◆ WORK TO COMPLETE
The records that follow are to be given again exactly. Do not carry over any image.

(Beginning of MATERIAL TO PROCESS)

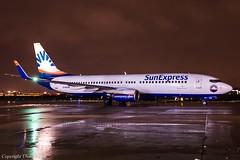 SunExpress Germany D-ASXR HAJ at Night (U. Heinze) Tags: aircraft airlines airways flugzeug haj hannoverlangenhagenairporthaj eddv planespotting plane nikon night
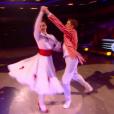 Loïc Nottet et sa partenaire, dans  Danse avec les stars 6 , le samedi 28 novembre 2015 sur TF1.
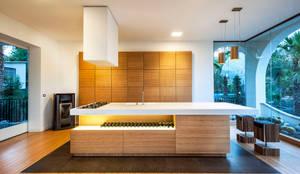 Realizzazioni: Cucina in stile in stile Moderno di Ebanisteria Cavallaro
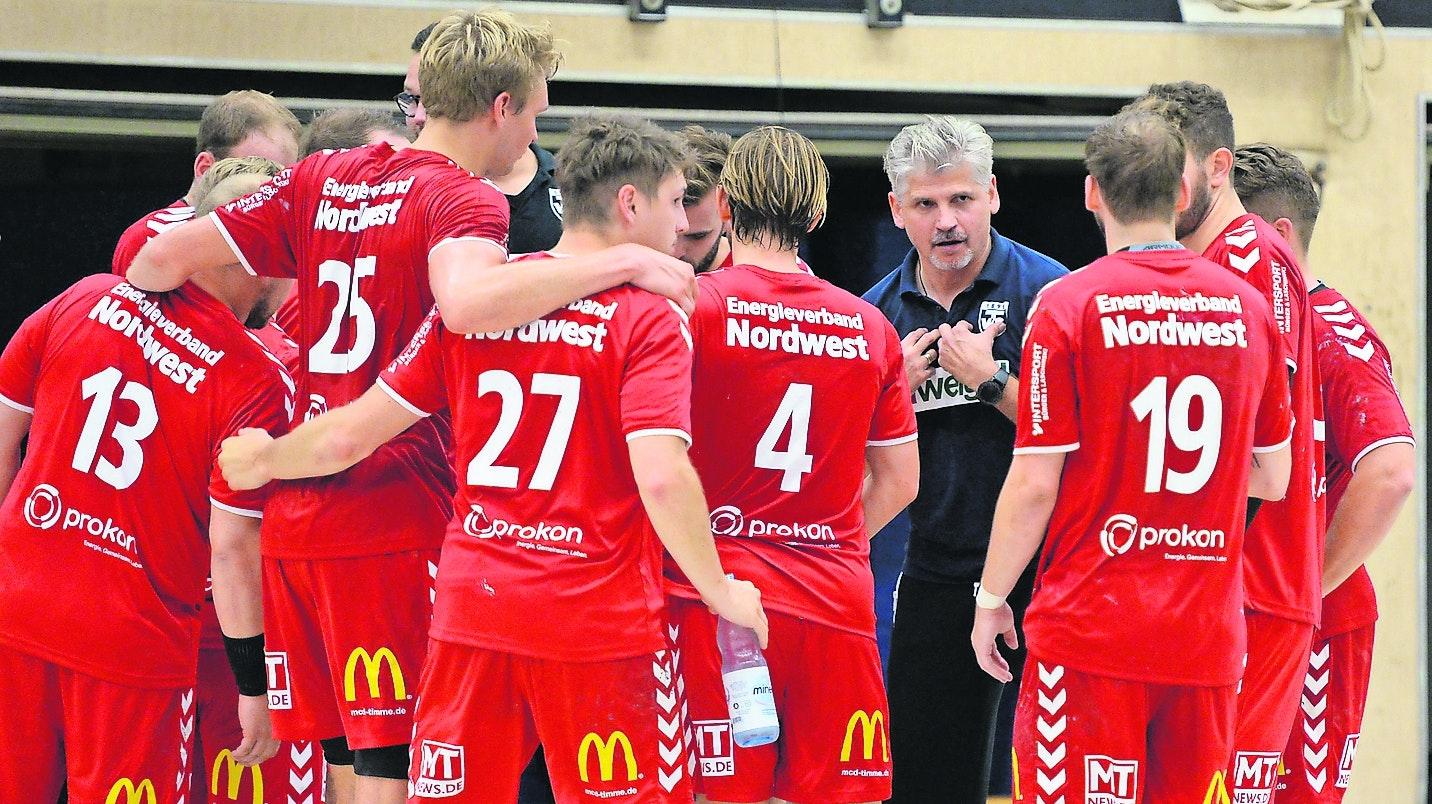 Rüsten für die 3. Liga: Der Aufstieg ist für die Handballmänner perfekt, nun gilt es für Trainer Barna-Zsolt Akacsos (blaues Hemd), die Mannschaft auf die kommende Saison 2020/2021 vorzubereiten. Foto: Langosch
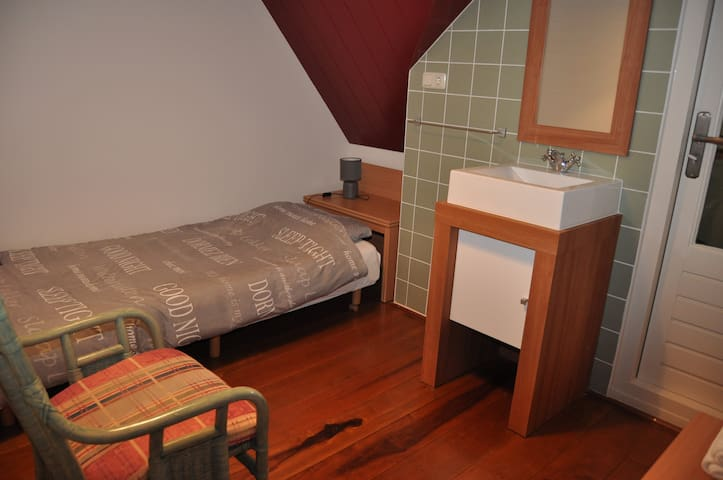 B&B LEEKS END - Balkon kamer (1p.) - Oosterleek - Bed & Breakfast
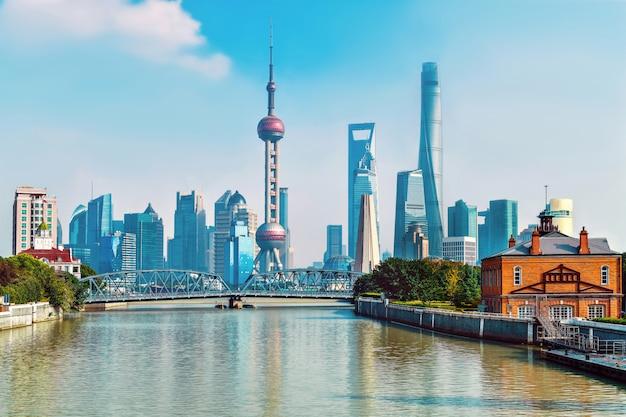 Piękna pejzażu miejskiego shanghai linia horyzontu w słonecznym dniu, porcelana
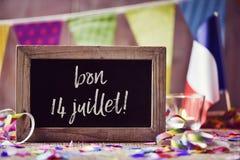 Mande un SMS al juillet del bon 14, 14 de julio feliz en francés Foto de archivo libre de regalías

(End of MATERIAL TO PROCESS)

◆ TASK SOLUTION
 SunExpress Germany D-ASXR HAJ at Night (U. Heinze) Tags: aircraft airlines airways flugzeug haj hannoverlangenhagenairporthaj eddv planespotting plane nikon night
 Loïc Nottet et sa partenaire, dans  Danse avec les stars 6 , le samedi 28 novembre 2015 sur TF1.
 Realizzazioni: Cucina in stile in stile Moderno di Ebanisteria Cavallaro
 Rüsten für die 3. Liga: Der Aufstieg ist für die Handballmänner perfekt, nun gilt es für Trainer Barna-Zsolt Akacsos (blaues Hemd), die Mannschaft auf die kommende Saison 2020/2021 vorzubereiten. Foto: Langosch
 B&B LEEKS END - Balkon kamer (1p.) - Oosterleek - Bed & Breakfast
 Piękna pejzażu miejskiego shanghai linia horyzontu w słonecznym dniu, porcelana
 Mande un SMS al juillet del bon 14, 14 de julio feliz en francés Foto de archivo libre de regalías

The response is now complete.